We also love to explain how we’re much more than a thrift store, and how we stretch the value of every purchase and donation to provide supportive resources for more than 35,000 neighbors in need every year. Revenue from our 14 Oregon stores and one used-car lot cover a portion of annual operating costs for St. Vincent de Paul Society of Lane County (SVdP), this area’s largest nonprofit human-services provider.

As such, we give great consideration to how we price everything in our stores — balancing the needs to bring value to our customers, responsibly steward the donations we receive and generate ongoing financial support for our critical community programs. So when we read the May 8 story on second-hand furniture, “I Like What You’ve Done with the Place,” we were disappointed at the suggestion that we overprice some furniture in our stores.

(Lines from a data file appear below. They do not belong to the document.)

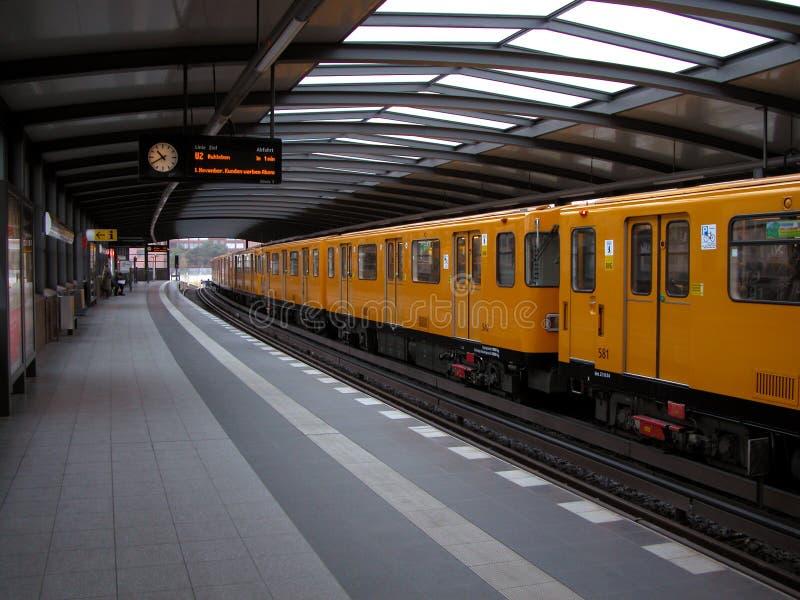 pociąg do stacji obraz royalty free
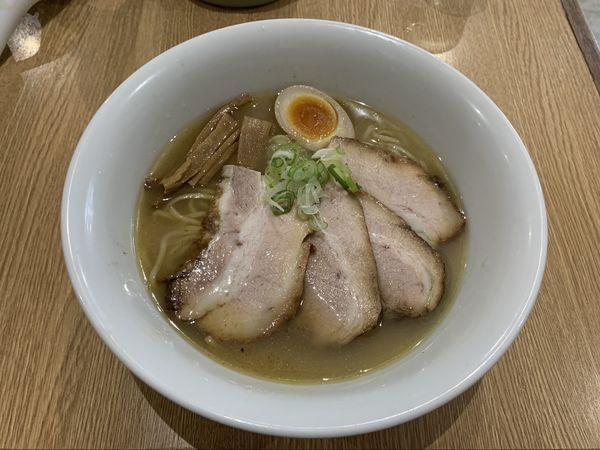 「塩チャーシュー麺750+チャーシュー250」@よなやの写真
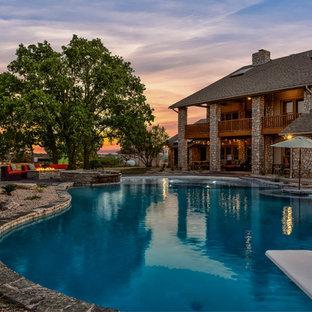 Imagen de piscinas y jacuzzis de estilo americano, extra grandes, a medida, en patio trasero, con suelo de hormigón estampado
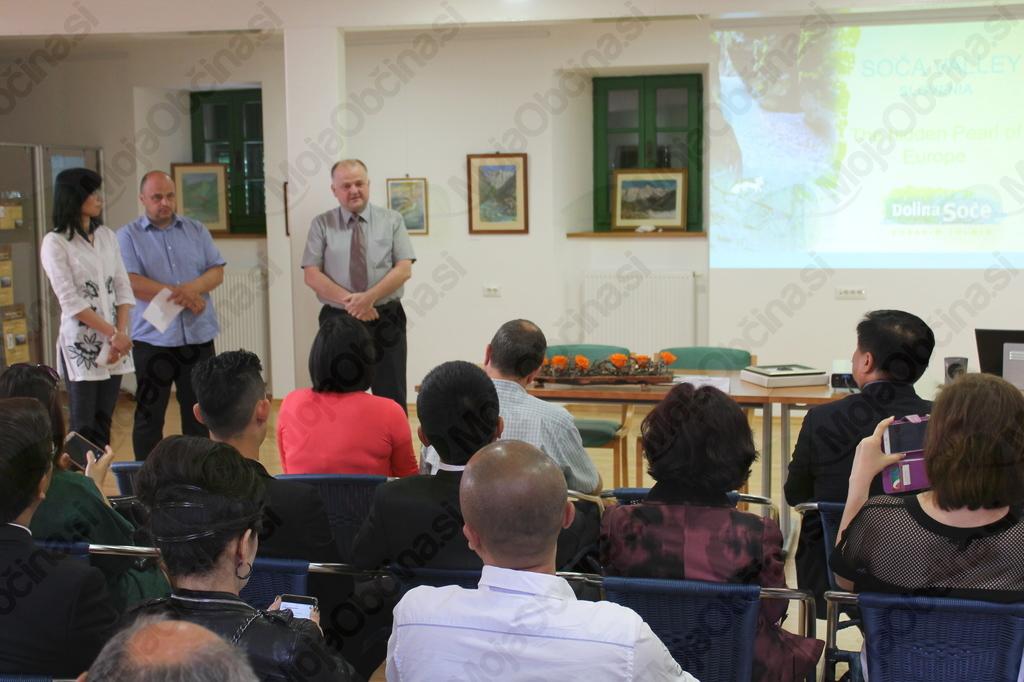 Delegacijo je pozdravil in nagovoril kobariški župan. Foto: Nataša Hvala Ivančič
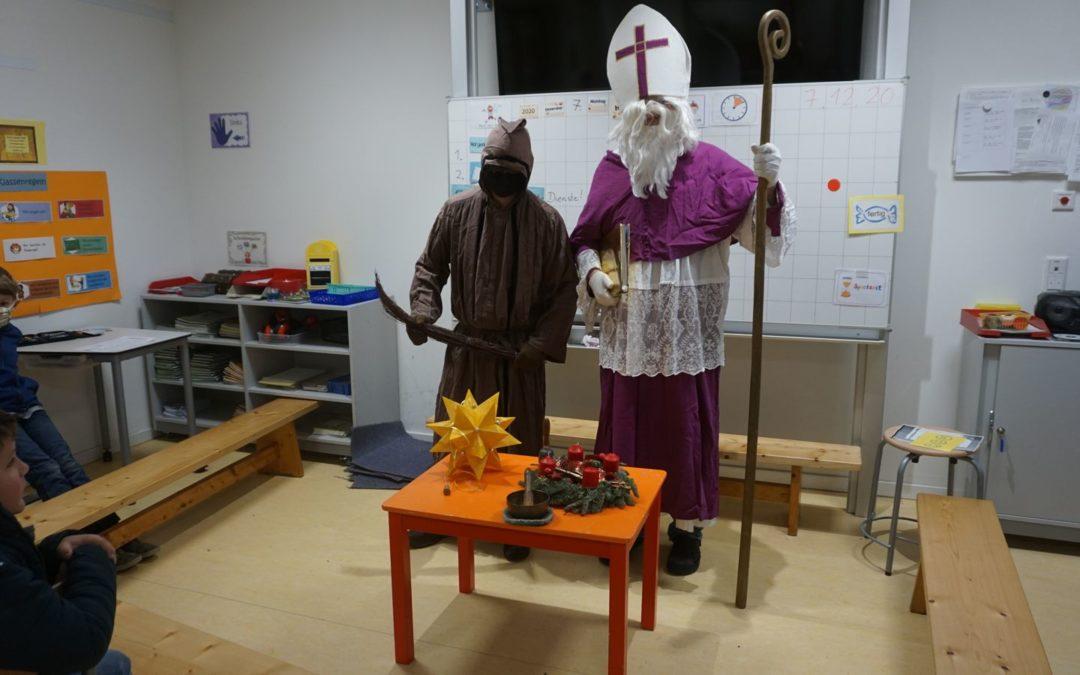 Der Nikolaus zu Besuch in der Martin Luther Schule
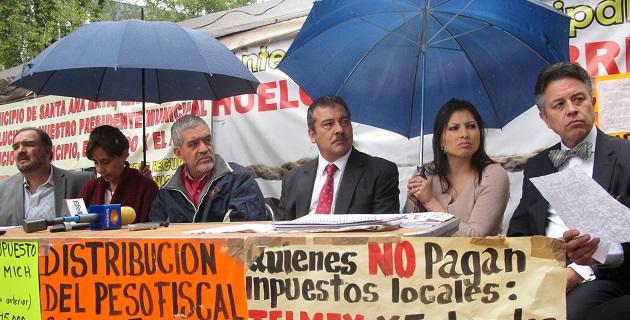 López Mendoza manifestó que consiguió diversos compromisos en materia política y legislativa para los ayuntamientos del país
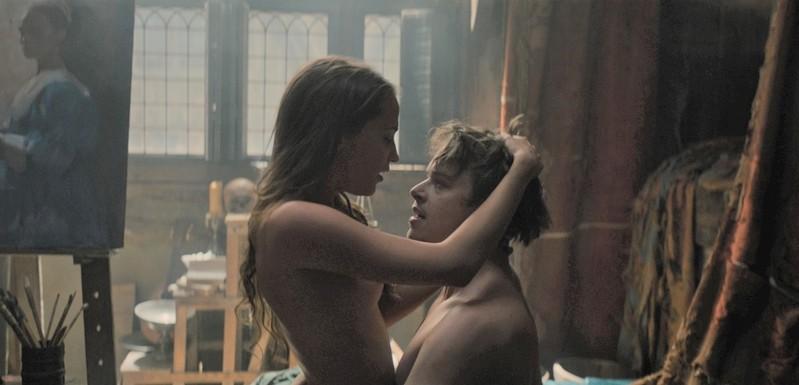 清楚なA・ビカンダーが挑んだ禁断の恋のエロス 「チューリップ・フィーバー」場面写真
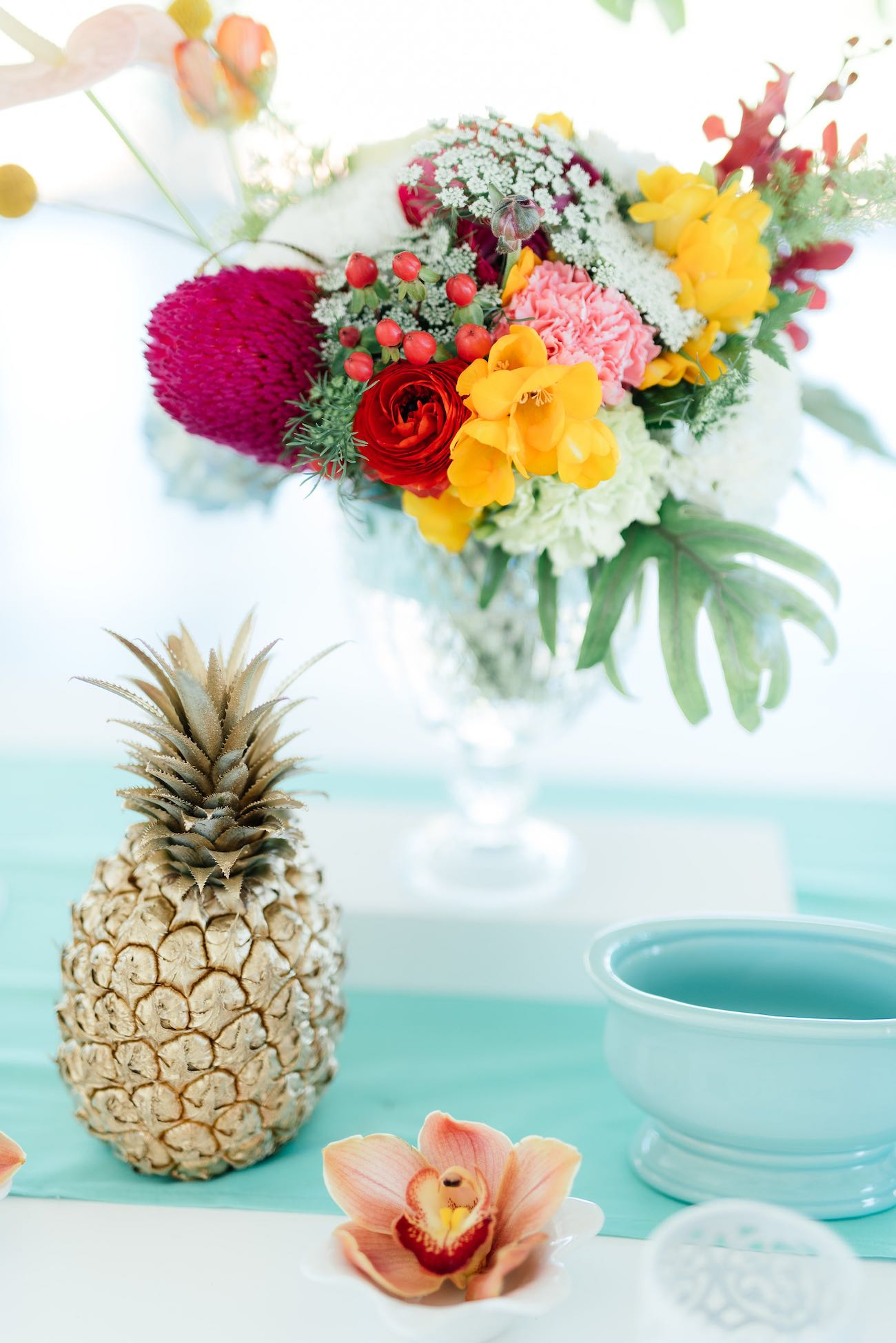 Spray Paint Pineapple Is Easy And Cheap Decor That Anyone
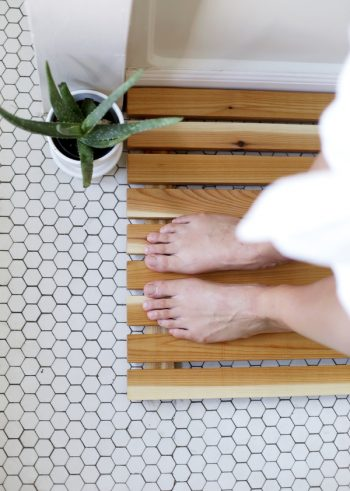 Cedar Bath Mat | DIY Cedar Bath Mat | How to Make a Cedar Bath Mat | Tutorials to Make a Cedar Bath Mat | How to Make a DIY Cedar Bath Mat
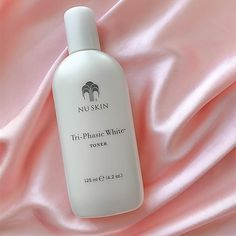 Helps diminish hyperpigmentation on the surface of the skin, and provides powerful antioxidants to leave skin with a luminous and even tone!  #radiancetoner #facetoner #products #tonerforglowingskin #facemaskstotryathome #nuskin #nuskinrecomendedseller #nuskintoner #glowingskin #glowingskinroutine #glowingskintips #triphasicline #discoloration #unevenskintone #unevenskin #darkspots #triphasictoner #nuskinseller #silk #pinksilk #triphasic #triphasicproducts #skincare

The many human services we provide also rely in large part on grants and fundraising, beyond the base of operating support from our store revenue. But it’s not a stretch to say that our affordable-housing program, homeless and emergency shelters, veterans’ programs and other essential services depend on St. Vinnie’s shoppers, who also enable us to give away hundreds of thousands of dollars’ worth of clothing, furniture and housewares vouchers every year to families in need.

And while we are a nonprofit, we must run our business smartly and strategically in order to sustain the wide variety of services and jobs we provide. These include many second-chance employment opportunities for those with traditional barriers to being hired elsewhere, and those hard-working members of our warehouse and distribution teams who make it possible for so much quality material to make its way to your neighborhood St. Vinnie’s.

The higher-priced items referenced are among the new and nearly new home furnishings we procure from high-end retailers, and not at no cost to us, as many assume. SVdP has custom-tailored logistics relationships with several upscale retailers and pays the freight to ship truckloads of their surplus — overstocks, floor models, customer returns, etc. — from across the country to our central warehouse in Eugene. Our staff then lightly repair, assemble and/or refurbish items as needed before distributing them among our stores for sale. While they can’t be sold as “new,” and we can’t advertise the names of the retailers, these are essentially unused and mostly not even preowned products.

You’ll see the companies sell these same items new for at least twice, and often three to four times our price. Our pricing might initially seem high if you’re not expecting it in a thrift-store setting, but these aren’t typical thrift-store items. 

Many buyers also recognize the substantial discount from retail prices and are thrilled to find these items in our stores. We try to honor the quality of the products through our pricing, and realize some return for our staff’s invested time and the cost of transporting them long distances (diverting from landfills in the process).

All that said, these prices only apply to certain star attraction-type stock that comes from those name-brand retailers. Our stores are full of other typical preowned and donated items, which are priced accordingly lower and, we think, favorably when compared to other thrift and resale shops.

We do our best to provide great value to our customers and the community. We strive to have a mix of price points within our products to accommodate those on limited incomes, and we prioritize improving access to affordable materials for residents in every community we serve, particularly small rural markets.

We just ask that the next time you find yourself pondering the price of a purchase at any of our stores, please consider all the effort that went into making the product available to you; all the people you’re helping to employ in our stores and warehouses; and all the good your purchases will do here in your community.

Bethany Cartledge is executive director of St. Vincent de Paul Society of Lane County, and Shannon Rockwell is director of stores operations for the agency’s St. Vinnie’s retail-thrift stores.